[Supplied passage — start]
A Parent Advocates Perspective
Posted: 10/16/2012
"Do you believe everything happens for a reason?" she asked. I looked at her long hair strewn over my pillow. My pulse quickened a little, sensing the pain behind the question.
"Are you asking whether all this school bullying will come to some good?" I clarified.
"Yeah," she said softly.
"Well, I believe a lot of things happen because of people's choices--yours, and theirs. But OUR decisions and our responses to those choices are what make up the outcomes. Does that make sense?"
"Yeah, I think so."
For a couple years, the bedtime snuggle tradition I share with my older daughter has often been heartbreaking. It's when I hear of the exclusion, insults, clothing critiques, daily lewd gestures, fat thigh lists, shoving, being hit in the privates with a paper, whisper campaigns and more she's experienced at school. A few social leaders started treating her poorly, and it has eventually spread to even her closest friends being unwilling to be her friend in public. The few who occasionally stood up to her had to deal with the wrath of the bullies. One of her last allies switched sides only last week. She's heartbreakingly generous in her assessment of some of these former friends: "They're just trying to survive fifth grade too." She has had sleep problems, hour-long crying jags, uncharacteristically defiant behavior at thome, lack of motivation, refusal to get dressed in the morning, and more.
We are working with her teacher and a wonderful therapist to encourage assertiveness. She's scared to death to engage with her classmates assertively, for fear of escalation. But I'm convinced that until she demonstrates a certain willingness to defend or counterattack, very little will change. Sometimes, when she wants to say something in defense of herself, she finds herself panicked and mute.
She calls her depressive episodes "being stuck." So far, they have lasted only days or weeks. But she and I have both been terrified at times that they will become more serious. Rule-abiding girls don't often lash out, but rather in: In my darker moments, I know that she is at risk for self-injurious behaviors, eating disorders, addictions, and more. My husband and I try to provide lots of affection and encouragement when we are with her. But will it be enough to counteract the 30-plus hours in a hostile peer environment?
I have written enough emails to the school to fill a small book. We have had two meetings with staff. The emails fell largely on deaf ears to one teacher; another has responded in very helpful ways. We have a couple strong advocates in the building now. One student's family has had to come to school to address his behavior, and since, he can't stop talking about how stupid the anti-bullying efforts are. His mom does the same thing in the hall, in front of my daughter, although she did not voice objections at the official school meeting on the topic.
Why is my daugher in particular a victim? It's hard to say. Because bullies need victims. She's more sensitive to others' feelings as well as her own than most people. She's less willing to follow the crowd than others, in her dress and behavior. She's better read than almost anyone her age. She's stood up for other kids being bullied. She's had to wear orthotics to school at one point. She has vivid, striking hair. She's smart, and although she doesn't brag as some boys do, she doesn't try to hide it as many of the girls do, either.
She is only 10. And she has seen far more of the dark side of people's social behavior than many adults. She's doing her best, and we're doing our best to advocate for her. We participated in a PACER Center anti-bullying walk, and she enjoyed seeing hundreds of people who understand we're not just imagining this horrible experience--just trying to deal with it the best she can. Does everything happen for a reason? I don't think it's all so grandiose and predetermined. I still think a couple brave bystanders could turn this around any week now.
[Supplied passage — finish]
Reproduce the post about school bullying word for word, between "I have written" and "on the topic.", inclusive. The items that come after this post about school bullying have no connection to it.
[Material provided — start]
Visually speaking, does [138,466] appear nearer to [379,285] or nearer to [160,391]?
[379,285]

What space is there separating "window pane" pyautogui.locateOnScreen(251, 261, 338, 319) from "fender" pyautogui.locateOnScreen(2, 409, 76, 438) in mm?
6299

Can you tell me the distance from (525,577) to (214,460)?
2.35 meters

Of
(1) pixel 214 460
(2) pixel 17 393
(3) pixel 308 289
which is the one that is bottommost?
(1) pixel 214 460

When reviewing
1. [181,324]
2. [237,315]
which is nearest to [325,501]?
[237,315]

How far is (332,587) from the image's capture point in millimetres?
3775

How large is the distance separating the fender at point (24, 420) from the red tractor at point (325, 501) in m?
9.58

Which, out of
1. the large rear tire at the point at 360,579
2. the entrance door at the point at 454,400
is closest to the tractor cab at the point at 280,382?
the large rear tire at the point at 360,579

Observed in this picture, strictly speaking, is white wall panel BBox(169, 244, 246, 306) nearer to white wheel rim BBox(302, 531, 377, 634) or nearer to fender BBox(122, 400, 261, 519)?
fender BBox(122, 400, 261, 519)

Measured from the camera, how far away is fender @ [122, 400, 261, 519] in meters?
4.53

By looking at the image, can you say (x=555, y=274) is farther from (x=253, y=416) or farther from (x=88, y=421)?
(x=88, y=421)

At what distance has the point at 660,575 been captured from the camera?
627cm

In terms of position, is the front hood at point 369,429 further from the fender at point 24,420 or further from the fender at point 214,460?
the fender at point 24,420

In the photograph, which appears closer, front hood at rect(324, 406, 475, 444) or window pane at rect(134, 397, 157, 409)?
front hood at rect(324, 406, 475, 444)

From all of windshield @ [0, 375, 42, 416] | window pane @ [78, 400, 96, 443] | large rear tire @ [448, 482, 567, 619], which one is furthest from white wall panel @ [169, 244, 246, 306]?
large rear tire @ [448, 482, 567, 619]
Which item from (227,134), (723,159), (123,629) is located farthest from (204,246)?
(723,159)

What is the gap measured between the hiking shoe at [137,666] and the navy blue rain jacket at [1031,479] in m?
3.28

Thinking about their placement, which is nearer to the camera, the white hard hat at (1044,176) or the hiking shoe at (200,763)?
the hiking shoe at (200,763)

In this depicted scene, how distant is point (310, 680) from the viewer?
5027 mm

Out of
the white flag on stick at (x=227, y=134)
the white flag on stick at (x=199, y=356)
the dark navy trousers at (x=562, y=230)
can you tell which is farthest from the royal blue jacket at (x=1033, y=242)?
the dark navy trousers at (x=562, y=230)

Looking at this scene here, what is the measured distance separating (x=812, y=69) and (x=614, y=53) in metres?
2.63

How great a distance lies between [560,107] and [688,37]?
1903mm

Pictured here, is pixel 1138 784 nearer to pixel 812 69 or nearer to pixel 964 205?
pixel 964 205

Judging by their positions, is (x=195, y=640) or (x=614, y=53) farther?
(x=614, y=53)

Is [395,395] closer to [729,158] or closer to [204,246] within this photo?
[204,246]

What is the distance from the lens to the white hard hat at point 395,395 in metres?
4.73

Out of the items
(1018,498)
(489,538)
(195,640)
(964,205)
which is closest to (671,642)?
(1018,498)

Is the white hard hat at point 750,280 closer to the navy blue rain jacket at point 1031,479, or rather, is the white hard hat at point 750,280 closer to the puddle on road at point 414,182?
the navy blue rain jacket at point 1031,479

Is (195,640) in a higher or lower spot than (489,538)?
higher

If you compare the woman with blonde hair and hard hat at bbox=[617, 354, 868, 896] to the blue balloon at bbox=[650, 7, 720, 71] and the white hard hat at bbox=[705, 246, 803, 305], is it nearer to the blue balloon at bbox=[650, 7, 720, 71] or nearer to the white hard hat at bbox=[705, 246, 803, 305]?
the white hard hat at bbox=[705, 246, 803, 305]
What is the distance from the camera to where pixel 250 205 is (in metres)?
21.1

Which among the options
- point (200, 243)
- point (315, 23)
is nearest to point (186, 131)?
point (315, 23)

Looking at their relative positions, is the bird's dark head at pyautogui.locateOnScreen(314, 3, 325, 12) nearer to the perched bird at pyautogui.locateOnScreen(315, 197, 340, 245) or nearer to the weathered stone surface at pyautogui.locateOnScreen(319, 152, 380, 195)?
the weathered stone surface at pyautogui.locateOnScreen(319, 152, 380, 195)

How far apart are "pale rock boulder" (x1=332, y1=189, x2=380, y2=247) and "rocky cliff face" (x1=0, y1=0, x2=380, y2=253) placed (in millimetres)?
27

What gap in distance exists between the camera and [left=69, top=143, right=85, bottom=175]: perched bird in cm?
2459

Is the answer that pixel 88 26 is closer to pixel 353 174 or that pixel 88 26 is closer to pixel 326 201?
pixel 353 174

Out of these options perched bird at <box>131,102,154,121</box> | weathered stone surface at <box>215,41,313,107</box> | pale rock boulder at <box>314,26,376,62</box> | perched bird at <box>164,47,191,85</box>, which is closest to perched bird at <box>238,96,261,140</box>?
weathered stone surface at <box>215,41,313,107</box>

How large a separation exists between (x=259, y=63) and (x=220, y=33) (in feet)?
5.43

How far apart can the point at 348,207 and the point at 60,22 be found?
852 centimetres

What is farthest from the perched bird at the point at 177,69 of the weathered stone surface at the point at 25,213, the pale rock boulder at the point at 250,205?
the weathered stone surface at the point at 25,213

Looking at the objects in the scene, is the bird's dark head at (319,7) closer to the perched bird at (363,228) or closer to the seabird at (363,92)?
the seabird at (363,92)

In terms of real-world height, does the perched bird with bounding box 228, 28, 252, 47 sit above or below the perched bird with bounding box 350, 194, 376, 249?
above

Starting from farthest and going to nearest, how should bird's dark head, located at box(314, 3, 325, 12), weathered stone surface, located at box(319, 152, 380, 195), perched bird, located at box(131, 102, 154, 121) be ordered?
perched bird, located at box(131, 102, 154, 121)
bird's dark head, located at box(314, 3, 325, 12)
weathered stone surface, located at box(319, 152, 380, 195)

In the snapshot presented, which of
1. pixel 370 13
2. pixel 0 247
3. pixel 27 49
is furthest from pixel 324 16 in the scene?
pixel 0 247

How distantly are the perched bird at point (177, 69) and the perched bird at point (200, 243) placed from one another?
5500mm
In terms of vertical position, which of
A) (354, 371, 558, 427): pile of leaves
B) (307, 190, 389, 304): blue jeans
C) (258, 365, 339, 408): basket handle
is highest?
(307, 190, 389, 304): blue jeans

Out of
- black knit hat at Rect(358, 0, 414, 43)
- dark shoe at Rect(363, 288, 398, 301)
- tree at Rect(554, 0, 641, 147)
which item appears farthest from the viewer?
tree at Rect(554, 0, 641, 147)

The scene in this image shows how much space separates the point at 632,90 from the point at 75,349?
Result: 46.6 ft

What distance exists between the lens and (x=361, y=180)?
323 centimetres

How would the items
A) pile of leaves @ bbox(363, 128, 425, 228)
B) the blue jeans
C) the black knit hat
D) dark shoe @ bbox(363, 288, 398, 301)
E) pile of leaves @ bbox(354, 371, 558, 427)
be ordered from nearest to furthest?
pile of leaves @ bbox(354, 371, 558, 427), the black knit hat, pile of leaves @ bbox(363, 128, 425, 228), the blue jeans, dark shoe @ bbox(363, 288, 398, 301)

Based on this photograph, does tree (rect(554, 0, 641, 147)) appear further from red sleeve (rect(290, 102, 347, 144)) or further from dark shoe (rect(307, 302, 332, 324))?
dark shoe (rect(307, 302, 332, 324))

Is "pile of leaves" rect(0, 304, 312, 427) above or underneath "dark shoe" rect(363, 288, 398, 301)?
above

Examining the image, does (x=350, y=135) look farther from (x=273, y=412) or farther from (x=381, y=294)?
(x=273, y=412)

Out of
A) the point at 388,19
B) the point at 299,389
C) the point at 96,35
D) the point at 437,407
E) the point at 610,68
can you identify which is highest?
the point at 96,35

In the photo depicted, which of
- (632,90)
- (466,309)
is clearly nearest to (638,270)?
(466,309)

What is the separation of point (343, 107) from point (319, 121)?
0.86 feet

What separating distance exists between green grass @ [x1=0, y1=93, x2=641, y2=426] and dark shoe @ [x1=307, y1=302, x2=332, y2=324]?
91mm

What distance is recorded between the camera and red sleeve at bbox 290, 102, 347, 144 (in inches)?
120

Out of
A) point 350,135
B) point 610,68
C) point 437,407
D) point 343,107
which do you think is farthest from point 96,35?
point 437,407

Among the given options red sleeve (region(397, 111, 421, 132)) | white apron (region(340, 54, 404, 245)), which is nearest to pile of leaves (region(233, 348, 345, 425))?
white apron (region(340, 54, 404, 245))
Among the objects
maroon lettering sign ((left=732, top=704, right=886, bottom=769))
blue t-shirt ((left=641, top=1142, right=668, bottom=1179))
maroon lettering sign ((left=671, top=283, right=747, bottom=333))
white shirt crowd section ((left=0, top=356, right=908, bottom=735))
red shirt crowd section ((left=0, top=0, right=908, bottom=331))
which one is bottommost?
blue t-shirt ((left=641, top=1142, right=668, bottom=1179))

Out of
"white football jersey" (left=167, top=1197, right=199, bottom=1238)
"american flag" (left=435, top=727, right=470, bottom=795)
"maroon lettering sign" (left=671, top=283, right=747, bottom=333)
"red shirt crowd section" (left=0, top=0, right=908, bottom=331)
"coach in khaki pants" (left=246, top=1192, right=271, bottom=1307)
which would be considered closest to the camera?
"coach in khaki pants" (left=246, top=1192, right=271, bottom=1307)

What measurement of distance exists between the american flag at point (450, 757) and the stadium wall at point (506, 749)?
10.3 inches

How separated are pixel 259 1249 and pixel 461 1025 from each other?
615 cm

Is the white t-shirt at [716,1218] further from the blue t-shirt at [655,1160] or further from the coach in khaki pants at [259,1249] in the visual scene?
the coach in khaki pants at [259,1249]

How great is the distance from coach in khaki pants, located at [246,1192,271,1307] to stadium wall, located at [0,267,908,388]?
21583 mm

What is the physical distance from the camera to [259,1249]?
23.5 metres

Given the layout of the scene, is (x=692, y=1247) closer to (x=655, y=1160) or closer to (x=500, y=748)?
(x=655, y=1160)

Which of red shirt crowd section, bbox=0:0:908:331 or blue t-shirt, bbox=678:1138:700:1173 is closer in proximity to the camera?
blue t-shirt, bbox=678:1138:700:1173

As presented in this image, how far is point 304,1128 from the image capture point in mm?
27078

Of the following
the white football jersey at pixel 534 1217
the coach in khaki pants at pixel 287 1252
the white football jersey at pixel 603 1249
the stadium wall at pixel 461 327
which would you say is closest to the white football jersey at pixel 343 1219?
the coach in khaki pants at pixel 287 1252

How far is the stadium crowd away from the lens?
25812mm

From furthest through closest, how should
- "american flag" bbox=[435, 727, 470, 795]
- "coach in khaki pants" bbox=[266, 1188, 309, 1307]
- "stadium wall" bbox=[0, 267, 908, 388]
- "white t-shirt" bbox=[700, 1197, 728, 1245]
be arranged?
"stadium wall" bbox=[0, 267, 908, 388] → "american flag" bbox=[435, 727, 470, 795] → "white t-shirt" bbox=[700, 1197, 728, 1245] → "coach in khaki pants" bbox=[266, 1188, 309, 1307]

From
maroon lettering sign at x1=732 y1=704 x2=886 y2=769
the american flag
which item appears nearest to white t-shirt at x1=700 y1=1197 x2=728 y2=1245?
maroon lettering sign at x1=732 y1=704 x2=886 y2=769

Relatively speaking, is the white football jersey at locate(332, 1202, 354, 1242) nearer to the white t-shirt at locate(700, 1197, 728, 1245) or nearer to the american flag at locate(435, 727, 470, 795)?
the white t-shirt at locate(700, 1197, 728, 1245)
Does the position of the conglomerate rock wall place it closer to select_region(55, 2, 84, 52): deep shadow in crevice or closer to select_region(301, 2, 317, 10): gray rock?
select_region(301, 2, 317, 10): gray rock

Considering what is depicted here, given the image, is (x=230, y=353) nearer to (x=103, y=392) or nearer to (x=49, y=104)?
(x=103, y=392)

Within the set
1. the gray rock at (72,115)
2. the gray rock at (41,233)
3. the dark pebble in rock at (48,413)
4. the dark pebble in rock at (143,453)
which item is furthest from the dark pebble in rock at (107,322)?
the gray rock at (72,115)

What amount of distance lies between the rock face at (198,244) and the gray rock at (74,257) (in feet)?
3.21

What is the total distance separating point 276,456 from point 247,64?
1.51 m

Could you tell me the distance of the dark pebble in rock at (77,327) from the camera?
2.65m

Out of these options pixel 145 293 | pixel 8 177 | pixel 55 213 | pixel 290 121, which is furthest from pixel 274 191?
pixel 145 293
[Material provided — finish]
Response to this exercise:
I have written enough emails to the school to fill a small book. We have had two meetings with staff. The emails fell largely on deaf ears to one teacher; another has responded in very helpful ways. We have a couple strong advocates in the building now. One student's family has had to come to school to address his behavior, and since, he can't stop talking about how stupid the anti-bullying efforts are. His mom does the same thing in the hall, in front of my daughter, although she did not voice objections at the official school meeting on the topic.